Sometimes it is necessary to have other adults supervise your child or teen with problematic sexual behavior. We recommend that this be an adult who has basic knowledge of your child’s problem and agrees to comply with the level of supervision needed with compassion. Many behaviors that lead to problems seem innocent on the surface and would not raise a red flag to the average person. Older siblings or young adults may not be suited for this type of supervision and should be discussed on a case by case basis. Younger siblings should never be put in the role of supervising a youth with PSB; this alters the family dynamic and creates an unhealthy balance among siblings that could facilitate other types of problems. It may or may not be helpful to inform school personnel of your child’s problematic sexual behavior. If the school requests a “school safety plan”, please discuss this with me as this document will likely remain in your child’s permanent school record and sometimes I can help the school manage this is a different way.

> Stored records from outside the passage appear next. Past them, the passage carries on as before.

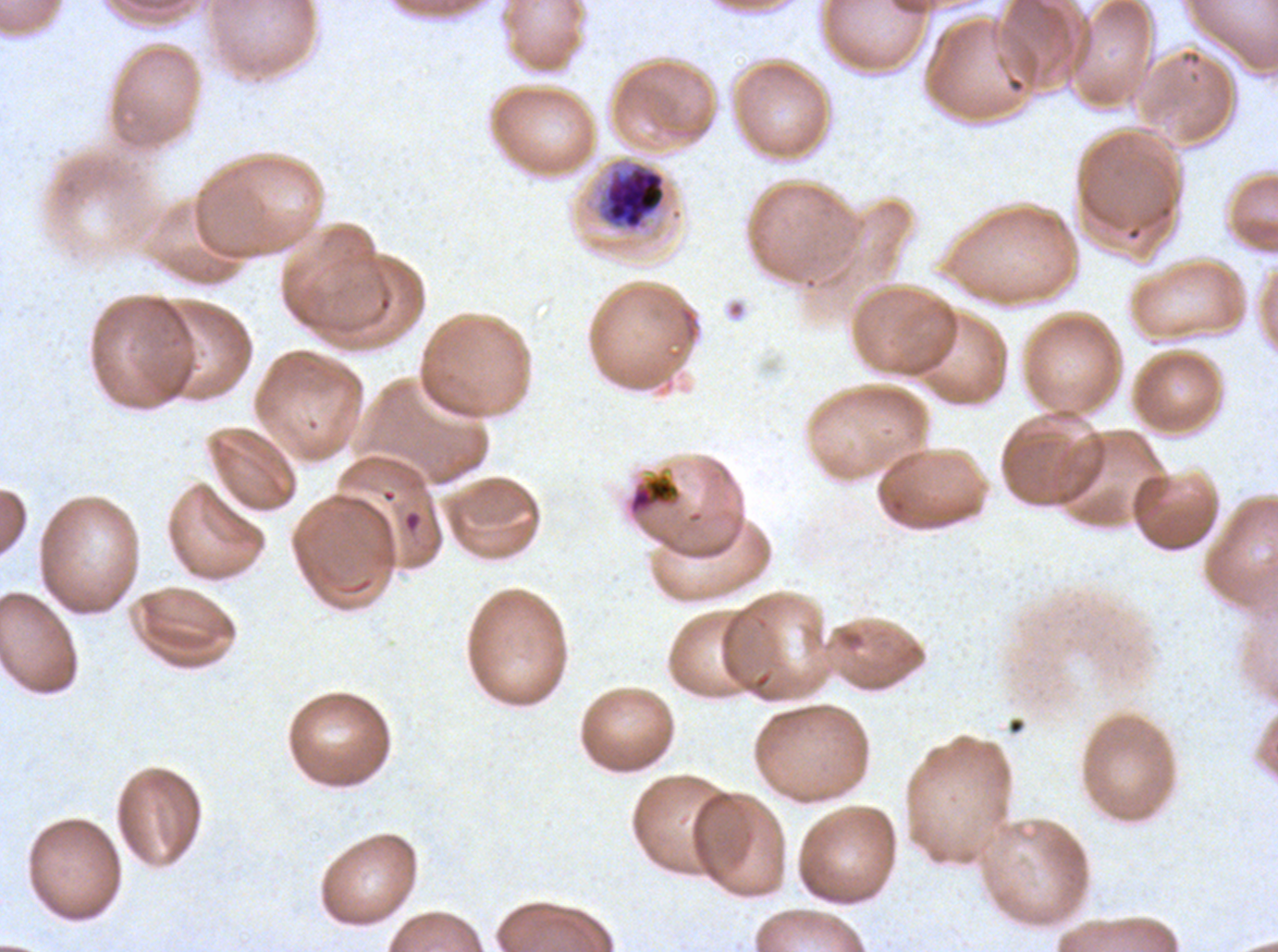
Approximate bounding boxes as (x1, y1, x2, y2) in pixels.
Early schizonts: (596, 162, 667, 232).
Debris: (626, 470, 683, 520).
No rings, late-ring/early-trophozoite forms, mid trophozoites, late trophozoites, late schizonts, segmenters, gametocytes, or leukocytes observed.

P. falciparum cultured ex vivo for 24 to 48 hours, from a patient in The Gambia. Image is 1278×952 pixels. One sub-image of a larger composite. Thin blood film. Giemsa-stained preparation.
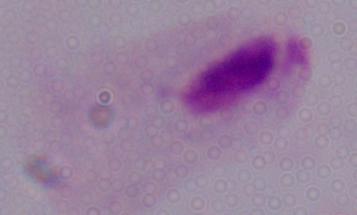
Photomicrograph. A trichomonad is shown. Captured at 1000x magnification.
Assess the morphology of the erythrocytes.
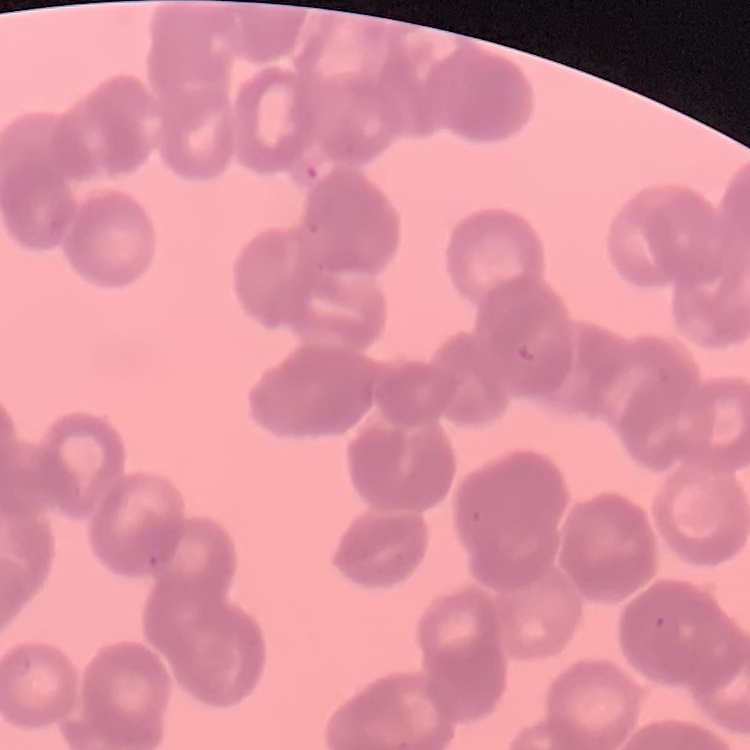

Rouleaux formation.

Summary:
  - Image type: square crop of a larger photomicrograph
  - Preparation: thin blood smear
  - Stain: Field's or Giemsa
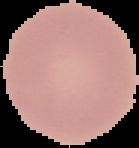

image size = 139×148 pixels
preparation = thin blood film
image type = cell region segmented out of the field of view; surrounding area masked to black
malaria status = uninfected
Give the position of each Plasmodium falciparum parasite with its life-cycle stage, each leukocyte, and any debris.
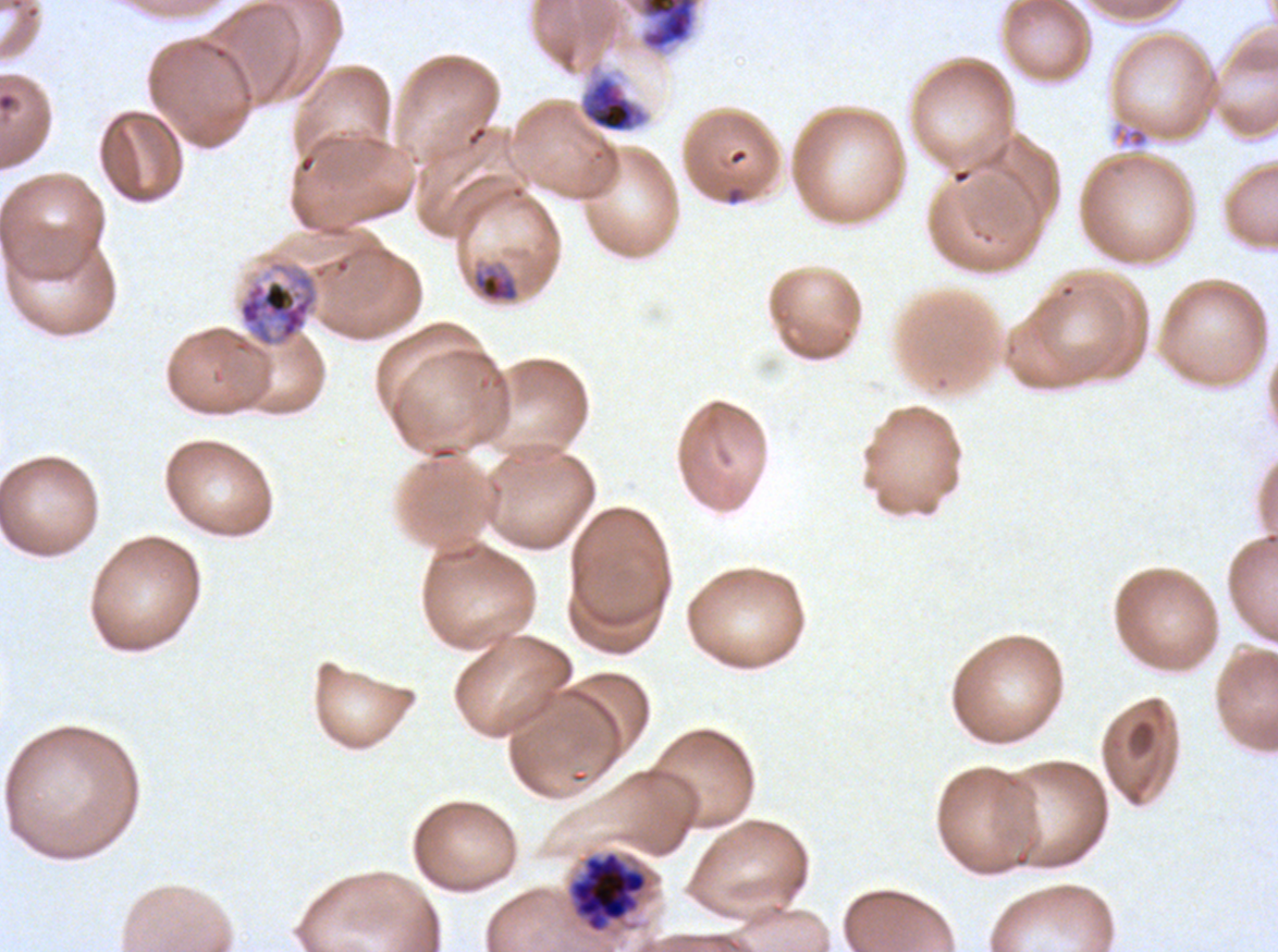

Approximate bounding boxes as (x1, y1, x2, y2) in pixels.
Late-ring/early-trophozoite forms: (473, 269, 520, 302).
Early schizonts: (578, 72, 650, 134), (238, 260, 319, 348).
Late schizonts: (569, 850, 648, 933).
Gametocytes: (627, 0, 702, 55).
Debris: (1111, 121, 1149, 150).
No rings, mid trophozoites, late trophozoites, segmenters, or leukocytes observed.

Summary:
  - Image size: 1278×952 pixels
  - Life-cycle stages observed: late-ring/early-trophozoite, early schizont, late schizont, gametocyte
  - Preparation: thin blood film
  - Field of view: sub-image separated from a larger composite
  - Specimen: Plasmodium falciparum cultured ex vivo for 24 to 48 hours, from a patient in The Gambia
  - Stain: Giemsa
Draw a bounding box around every leukocyte (white blood cell).
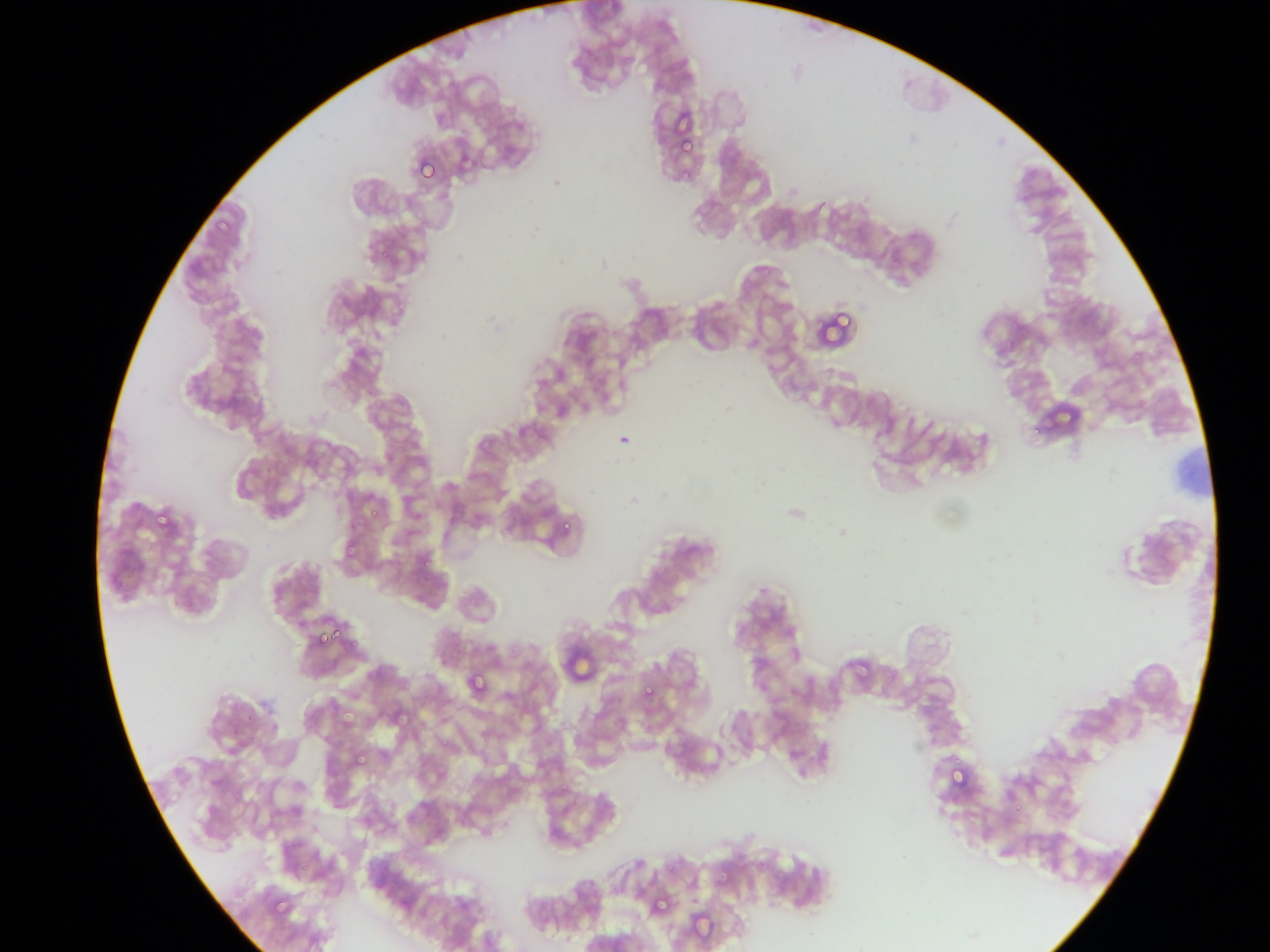

No leukocytes observed.

{
  "preparation": "thin blood smear",
  "field_of_view": "single",
  "capture": "mobile-phone photograph through a microscope",
  "image_size": "1270×952 pixels",
  "plasmodium_parasite_locations": "approximate bounding boxes as [left, top, right, bottom] in pixels: [671, 112, 693, 126], [679, 143, 693, 154], [418, 158, 437, 181], [840, 207, 852, 219], [830, 302, 856, 331], [153, 506, 166, 527], [369, 509, 383, 518], [562, 518, 577, 530], [341, 541, 357, 558], [423, 560, 430, 571], [331, 629, 341, 641], [318, 631, 322, 647], [469, 672, 484, 692], [641, 683, 656, 700], [393, 708, 417, 726], [352, 748, 366, 765], [952, 766, 970, 785], [719, 869, 732, 881], [655, 893, 667, 912], [275, 898, 295, 918], [690, 913, 716, 939]",
  "country": "Ghana"
}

Therapeutic Supervision is intended to improve other relevant areas of concern.
We hope and expect families to do more than just intensely supervise their child or teen. Your child probably has at least 6 to 10 factors that have contributed to their problem with sexuality. These issues also need to be addressed and many families implement a host of “New Rules” for their family. For example, you may find it helpful to enforce rules such as modesty and monitoring of technology for every child in the family, not just the youth with PSB. There are also “growth skills”, which allow your child to “grow” into a healthy adult; for example, developing healthy pro-social friendships, participating in school events or improving family relationships. In these cases, it maybe necessary to change the therapy schedule or find alternatives to consequences in order for the growth skills to continue. Not all of the “New Rules” will be listed on the Therapeutic Supervision Plan, so be sure you talk with me about which rules are the most critical for your child’s situation.
Other documents on my website, www.sheryloverby.com that will help in knowing which therapeutic issues to focus on are:
- New Rules after Problematic Sexual Behavior(PSB)
- Sexual Respect for Young Children under 10
- Vulnerability Factors for Youth with PSB
- Sexual Boundaries in the Foster or Adoptive home
- Supervising Social Interactions
- 11 Rules about Private Parts that May Prevent Sexual Abuse
One step at a time.
For the first draft of your Therapeutic Supervision Plan, we will focus on sexual respect and direct, line of sight supervision, that’s it. We will include common problem areas relevant to all kids with PSB plus individualized concerns based on the information presented at your intake appointment. In 3 months, we will update the plan, review areas of concern, areas of strength and level of supervision needed. There is so much information to remember at the beginning of treatment, don’t be afraid to ask for a written copy of anything I recommend. To be honest, I write up most of my therapeutic interventions anyway so I don’t forget either. You are welcome to go to my website and download anything that may be helpful to you. I’ll keep a copy of the Therapeutic Supervision Plan in my file in case you need another copy. Remember, for now, focus on sexual respect and line of sight supervision while we are learning the privacy rules and I’m here to help you with every step.